The last time the death penalty was used in Australia was when Ronald Ryan was hanged in Pentridge prison in Victoria on February 3, 1967, for the murder of a prison officer during a daring escape with a fellow prisoner. I had got to know Ryan quite well when I was working in Pentridge as an education officer in the early 1960s and I had even met his wife and daughters at a public exhibition of products of prison education programs.
I was understandably distressed by the hanging even though I had not seen Ryan for some years. I also had some doubts as to whether or not he fired the shot that killed the prison officer. There was no doubt that he overpowered a prison officer on a guard tower in the course of the escape, but, in my view it was not conclusively proven that he fired the fatal shot. There is no doubt, however, that while committing a felony (the escape) the prison officer was killed and therefore Ryan and his accomplice were guilty of felony-murder, for which the penalty was death.
Ryan and his accomplice were on the run for several weeks before they were arrested in Sydney and later extradited back to Victoria. The story of the escape, search and trial made headlines around Australia for several weeks and when the hanging took place it made headlines around the world. Ryan's accomplice had his sentence commuted to life imprisonment, but Victorian premier Sir Henry Bolte was determined that Ryan should hang.
As I recall, public opinion on the death penalty in Victoria was evenly divided at the time, with only a very small number being undecided. This recollection is partially confirmed by public opinion polling on this issue from 1947 to 2009. Over this long period Roy Morgan periodically conducted a poll which asked respondents: ''In your opinion, should the penalty for murder be death or imprisonment?''
In August 1995, 53 per cent favoured death and 36 per cent imprisonment, but in November 2005, only 27 per cent favoured death and 66 per cent imprisonment.

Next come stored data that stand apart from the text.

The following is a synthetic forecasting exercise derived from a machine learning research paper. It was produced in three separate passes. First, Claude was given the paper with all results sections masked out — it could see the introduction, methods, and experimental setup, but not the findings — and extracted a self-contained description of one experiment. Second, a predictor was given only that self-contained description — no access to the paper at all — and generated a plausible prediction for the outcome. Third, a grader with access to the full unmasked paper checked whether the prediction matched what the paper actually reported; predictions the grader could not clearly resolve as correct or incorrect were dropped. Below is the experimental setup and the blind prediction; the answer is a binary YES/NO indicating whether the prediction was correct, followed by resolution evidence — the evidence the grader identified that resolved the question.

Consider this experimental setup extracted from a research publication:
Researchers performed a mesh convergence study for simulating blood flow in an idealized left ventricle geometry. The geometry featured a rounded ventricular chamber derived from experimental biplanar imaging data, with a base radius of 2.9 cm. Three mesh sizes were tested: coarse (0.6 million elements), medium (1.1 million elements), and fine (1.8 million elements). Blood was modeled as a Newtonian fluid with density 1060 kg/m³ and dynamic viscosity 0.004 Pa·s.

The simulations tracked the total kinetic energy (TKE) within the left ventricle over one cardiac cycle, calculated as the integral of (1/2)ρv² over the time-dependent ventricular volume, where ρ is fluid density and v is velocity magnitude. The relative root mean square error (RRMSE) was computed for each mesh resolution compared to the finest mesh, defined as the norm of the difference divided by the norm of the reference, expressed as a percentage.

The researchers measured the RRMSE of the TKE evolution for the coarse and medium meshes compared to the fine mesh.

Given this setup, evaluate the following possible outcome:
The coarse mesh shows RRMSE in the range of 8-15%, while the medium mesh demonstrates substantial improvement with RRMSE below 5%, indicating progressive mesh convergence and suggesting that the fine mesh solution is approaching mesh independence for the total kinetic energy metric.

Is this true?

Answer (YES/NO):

The most recent Morgan poll, in December 2009, was even more emphatic in its rejection of the death penalty, with only 23 per cent supporting this option. At the same time, however, a separate Morgan poll found that 50 per cent of the public still favoured the death penalty for Australians found guilty of drug trafficking in Asian nations where the death penalty continues to be imposed.
Despite this aberration, it seems safe to conclude that, apart from exceptional circumstances, the Australian public is fairly strongly opposed to the death penalty and there is no clamour for its return. At the time of the Ryan hanging every jurisdiction in Australia supported capital punishment, apart from Queensland where it was abolished in 1922.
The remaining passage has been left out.